Sand, for example, ebbs and flows almost like water. Stand at the top of sand dune and look out along the seemingly endless expanse of golden yellow waiting to consume you and the feel is something akin to viewing a shimmering ocean, reacting and morphing in the wind.
Then there’s the mountain, a beacon of hope visible for the bulk of the game that serves as a constant reminder of why our cloaked and hooded friend is putting himself through such perils. As an observer, we’re not privy to his true motivations for wanting to get there. All we know is that it’s important to him and it’s up to us to guide him there. By the end of the quest you have a pretty good idea of what it’s all about, but I don’t want to spoil that for you.
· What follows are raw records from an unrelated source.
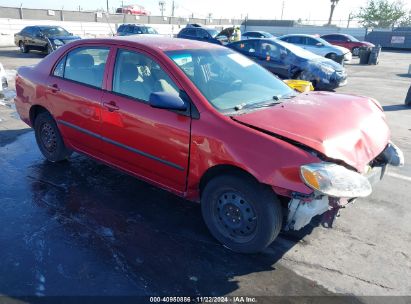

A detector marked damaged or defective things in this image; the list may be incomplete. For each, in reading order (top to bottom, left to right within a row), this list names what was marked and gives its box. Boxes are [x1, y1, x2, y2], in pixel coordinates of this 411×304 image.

damaged red sedan [14, 36, 404, 253]
cracked hood [233, 92, 392, 173]
crumpled front bumper [286, 142, 406, 230]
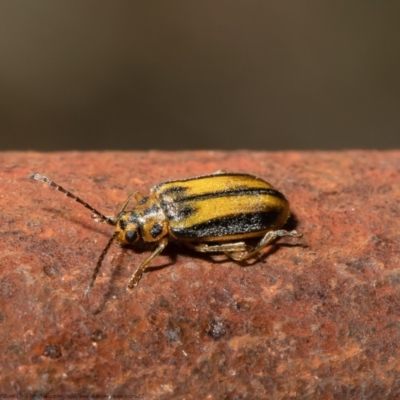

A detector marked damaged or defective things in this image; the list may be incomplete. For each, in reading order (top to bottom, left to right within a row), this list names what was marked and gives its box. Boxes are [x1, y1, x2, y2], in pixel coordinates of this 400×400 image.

rusty metal surface [0, 152, 398, 398]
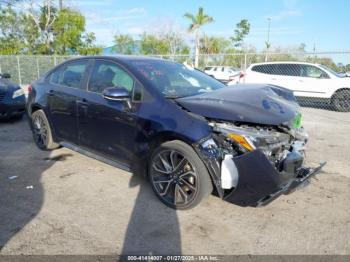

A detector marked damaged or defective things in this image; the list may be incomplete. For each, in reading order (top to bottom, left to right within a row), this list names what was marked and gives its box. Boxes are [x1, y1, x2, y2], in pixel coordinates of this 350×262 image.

damaged toyota corolla [27, 56, 326, 210]
cracked hood [176, 83, 300, 125]
crumpled front bumper [224, 149, 326, 207]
However, while the scale of the environments make the life of a single entity seem meaningless, the properties of our hero make him feel like a part of it – albeit a small part of it. While he/she is trying to conquer the landscape, the two feel inseparable as though one wouldn’t exist without the other. It’s a difficult feeling to translate into a review without writing a whole separate essay on the nature of reality in videogames and how a setting and character can often be one and the same thing.
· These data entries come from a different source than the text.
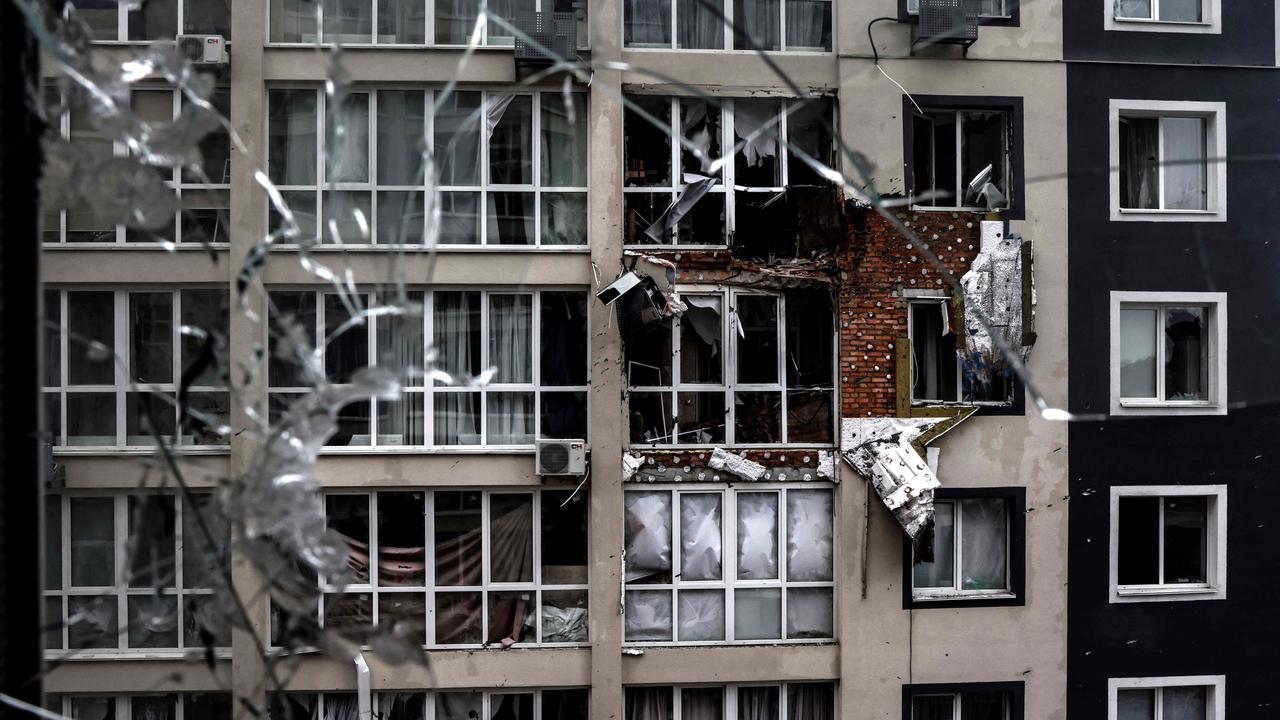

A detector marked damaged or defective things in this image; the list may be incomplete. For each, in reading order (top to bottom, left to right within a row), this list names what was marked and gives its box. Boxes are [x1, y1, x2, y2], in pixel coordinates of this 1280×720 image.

broken window frame [64, 0, 231, 41]
shattered window [66, 0, 230, 41]
broken window frame [268, 0, 586, 47]
broken window frame [622, 0, 834, 51]
shattered window [624, 0, 834, 50]
shattered window [43, 85, 230, 243]
broken window frame [43, 84, 234, 243]
shattered window [272, 87, 591, 245]
broken window frame [272, 86, 591, 248]
shattered window [622, 95, 839, 245]
broken window frame [622, 95, 839, 245]
shattered window [911, 106, 1008, 210]
broken window frame [911, 106, 1008, 212]
broken window frame [1105, 99, 1223, 220]
shattered window [1121, 114, 1208, 210]
shattered window [41, 284, 232, 443]
broken window frame [42, 286, 231, 448]
shattered window [270, 286, 588, 445]
broken window frame [266, 286, 593, 448]
shattered window [627, 284, 829, 443]
broken window frame [624, 284, 834, 443]
torn insulation panel [957, 221, 1034, 394]
shattered window [1116, 299, 1213, 407]
broken window frame [1111, 292, 1228, 415]
torn insulation panel [844, 415, 947, 538]
broken window frame [41, 489, 227, 653]
shattered window [43, 486, 230, 650]
shattered window [307, 486, 586, 645]
broken window frame [302, 486, 591, 645]
shattered window [624, 484, 834, 640]
broken window frame [622, 481, 839, 645]
broken window frame [906, 497, 1013, 597]
shattered window [916, 497, 1013, 597]
broken window frame [1105, 481, 1223, 599]
shattered window [1111, 486, 1218, 594]
broken window frame [45, 691, 235, 717]
broken window frame [622, 676, 839, 717]
shattered window [622, 681, 839, 712]
shattered window [916, 686, 1013, 712]
broken window frame [1105, 671, 1223, 717]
You could even go as far to say that the bond between character and world here is spiritual, especially in the ethereal way you move across the land and through the sky. There’s a bond between the two that, while isolating due to their comparative scale, is inseparable.
In terms of AI, encounters are few and far between. Predominantly, these involve being handed the ability to glide by fragments of cloth that congregate in small groups that dot each of the levels. These light up the scarf you wear around your neck, signifying you can now glide on the wind.
There are moments when you’ll need the ability to make it across gaps too wide for a standard jump and, towards the end, to literally fly from one place to the next; powering up your scarf via handily placed bundles of cloth in mid-air. Still, don’t expect to be challenged in the traditional way of executing perfectly timed jumps or managing your glide quota – when you need the ability you’re given it, when you don’t you’re not. Again, this is an interactive experience and not necessarily what many people think of as a videogame.
It’s the ability to glide and ‘fly’ that provides the strongest link between character and setting. When moving through the air, it feels as though you are literally the wind – elegantly moving and swaying from place to place. Indeed, the whole game could be read as a metaphor for the way in which the wind traverses the globe, takes in all kinds of environments and affects them as it does so.
You can get a more immediate sense of companionship by playing online with another person. Despite not being able to interact with one another beyond giving a call to draw your partners attention to yourself (perhaps you’ve found a scarf-extending orb, for example), the experience is markedly different from playing by yourself.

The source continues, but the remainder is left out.